The Houston airport is now one of seven in the nation using the new technology. It's part of a growing pilot program run by U.S. Customs & Border Protection. Because it's still new, it's used just once a day on one flight headed to Tokyo.
“In 2004 Congress mandated that the Department of Homeland Security to begin taking biometric information from people exiting the U.S. we started off with fingerprints, and now here we are taking pictures,” said Alicia Tellez, chief CBP officer.
It's an added measure of security that some flyers say makes them feel at ease.
“Everyone gets anxious on planes, we’re in the air, so you want to know whoever is traveling with you is really them, and they’re not causing a threat to anyone,” said Michelle Varon.

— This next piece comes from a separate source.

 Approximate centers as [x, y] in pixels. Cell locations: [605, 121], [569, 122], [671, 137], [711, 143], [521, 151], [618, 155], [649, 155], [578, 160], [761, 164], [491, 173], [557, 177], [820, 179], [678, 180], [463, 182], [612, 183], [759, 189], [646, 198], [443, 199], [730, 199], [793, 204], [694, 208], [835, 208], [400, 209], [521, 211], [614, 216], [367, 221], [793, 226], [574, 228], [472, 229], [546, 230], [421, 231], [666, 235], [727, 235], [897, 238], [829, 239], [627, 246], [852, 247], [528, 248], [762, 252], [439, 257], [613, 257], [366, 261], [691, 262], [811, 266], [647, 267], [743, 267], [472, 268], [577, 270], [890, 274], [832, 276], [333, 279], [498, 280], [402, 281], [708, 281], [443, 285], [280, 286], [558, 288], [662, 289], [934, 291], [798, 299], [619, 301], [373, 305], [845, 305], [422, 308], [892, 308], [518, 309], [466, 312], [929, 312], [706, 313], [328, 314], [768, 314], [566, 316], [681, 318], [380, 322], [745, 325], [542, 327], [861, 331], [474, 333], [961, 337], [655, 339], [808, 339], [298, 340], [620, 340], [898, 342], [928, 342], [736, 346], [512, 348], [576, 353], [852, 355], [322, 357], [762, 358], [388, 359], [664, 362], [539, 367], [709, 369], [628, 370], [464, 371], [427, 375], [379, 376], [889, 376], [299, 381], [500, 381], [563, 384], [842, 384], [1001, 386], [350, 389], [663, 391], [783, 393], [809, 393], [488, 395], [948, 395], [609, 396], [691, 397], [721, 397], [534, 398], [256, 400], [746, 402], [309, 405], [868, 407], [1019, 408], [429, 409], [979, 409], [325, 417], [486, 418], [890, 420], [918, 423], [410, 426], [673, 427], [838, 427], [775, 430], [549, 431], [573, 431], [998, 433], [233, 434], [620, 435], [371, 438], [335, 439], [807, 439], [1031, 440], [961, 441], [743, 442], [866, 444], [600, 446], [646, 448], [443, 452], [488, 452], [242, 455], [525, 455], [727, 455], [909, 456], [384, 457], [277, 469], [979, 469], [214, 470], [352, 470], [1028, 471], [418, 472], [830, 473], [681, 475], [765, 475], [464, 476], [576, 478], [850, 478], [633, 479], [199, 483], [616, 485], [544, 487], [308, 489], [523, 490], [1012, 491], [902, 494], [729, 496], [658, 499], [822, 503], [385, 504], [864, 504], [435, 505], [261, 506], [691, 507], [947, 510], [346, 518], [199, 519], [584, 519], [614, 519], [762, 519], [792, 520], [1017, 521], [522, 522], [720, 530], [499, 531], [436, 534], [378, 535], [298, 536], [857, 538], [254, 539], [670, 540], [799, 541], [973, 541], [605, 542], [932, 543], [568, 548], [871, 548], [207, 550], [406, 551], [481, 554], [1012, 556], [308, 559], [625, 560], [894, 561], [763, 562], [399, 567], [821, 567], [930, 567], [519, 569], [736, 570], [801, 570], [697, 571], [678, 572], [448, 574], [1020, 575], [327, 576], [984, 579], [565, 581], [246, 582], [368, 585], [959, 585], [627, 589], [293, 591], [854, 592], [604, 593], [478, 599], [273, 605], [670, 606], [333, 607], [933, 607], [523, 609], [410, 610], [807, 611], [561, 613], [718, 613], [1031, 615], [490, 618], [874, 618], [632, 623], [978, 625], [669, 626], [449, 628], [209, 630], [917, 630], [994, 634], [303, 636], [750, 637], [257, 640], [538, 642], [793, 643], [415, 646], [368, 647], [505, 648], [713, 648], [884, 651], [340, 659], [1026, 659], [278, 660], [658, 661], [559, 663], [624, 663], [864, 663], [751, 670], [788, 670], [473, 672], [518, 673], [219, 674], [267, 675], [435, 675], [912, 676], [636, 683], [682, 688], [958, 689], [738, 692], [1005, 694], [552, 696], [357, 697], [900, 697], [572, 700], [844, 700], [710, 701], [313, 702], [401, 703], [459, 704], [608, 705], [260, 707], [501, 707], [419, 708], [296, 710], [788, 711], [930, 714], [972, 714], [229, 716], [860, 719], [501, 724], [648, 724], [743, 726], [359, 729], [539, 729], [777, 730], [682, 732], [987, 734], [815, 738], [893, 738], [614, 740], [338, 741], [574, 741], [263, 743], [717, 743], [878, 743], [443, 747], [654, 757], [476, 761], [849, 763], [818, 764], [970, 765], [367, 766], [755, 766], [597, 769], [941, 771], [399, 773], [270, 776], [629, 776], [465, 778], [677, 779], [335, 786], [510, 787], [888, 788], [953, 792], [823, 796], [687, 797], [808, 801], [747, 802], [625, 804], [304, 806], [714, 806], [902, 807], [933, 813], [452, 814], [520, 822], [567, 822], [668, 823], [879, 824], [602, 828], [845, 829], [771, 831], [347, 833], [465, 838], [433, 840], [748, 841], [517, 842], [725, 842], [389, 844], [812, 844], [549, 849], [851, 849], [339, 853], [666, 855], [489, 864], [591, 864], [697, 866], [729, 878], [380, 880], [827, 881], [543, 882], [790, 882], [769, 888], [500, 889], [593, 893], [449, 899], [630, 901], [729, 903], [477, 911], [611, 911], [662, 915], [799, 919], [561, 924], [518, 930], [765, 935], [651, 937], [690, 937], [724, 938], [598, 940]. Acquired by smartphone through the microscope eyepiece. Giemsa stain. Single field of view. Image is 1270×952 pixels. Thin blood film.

“It had to happen, you knew it was coming, there’s a lot of fraudulent documents running around,” said Bill Shaver.
The way it works is quite simple; right before you board your flight, you scan your boarding pass using the device. The facial recognition cameras attached to it snaps your photo and compares it to your passport picture. When the two match, you're good to go. The new step takes less than 30 seconds.
Customs officials say this technology applies to everyone - visitors, legal residents and U.S. citizens.
As far as privacy is concerned, officials say traveler’s personal information isn’t shared with anyone, including with the airlines, who provide the traveler manifesto.
The pictures of U.S. citizens are stored for two weeks. For everyone else, the photos can be kept for up to 15 years.
Travelers will still have to go through security checkpoints.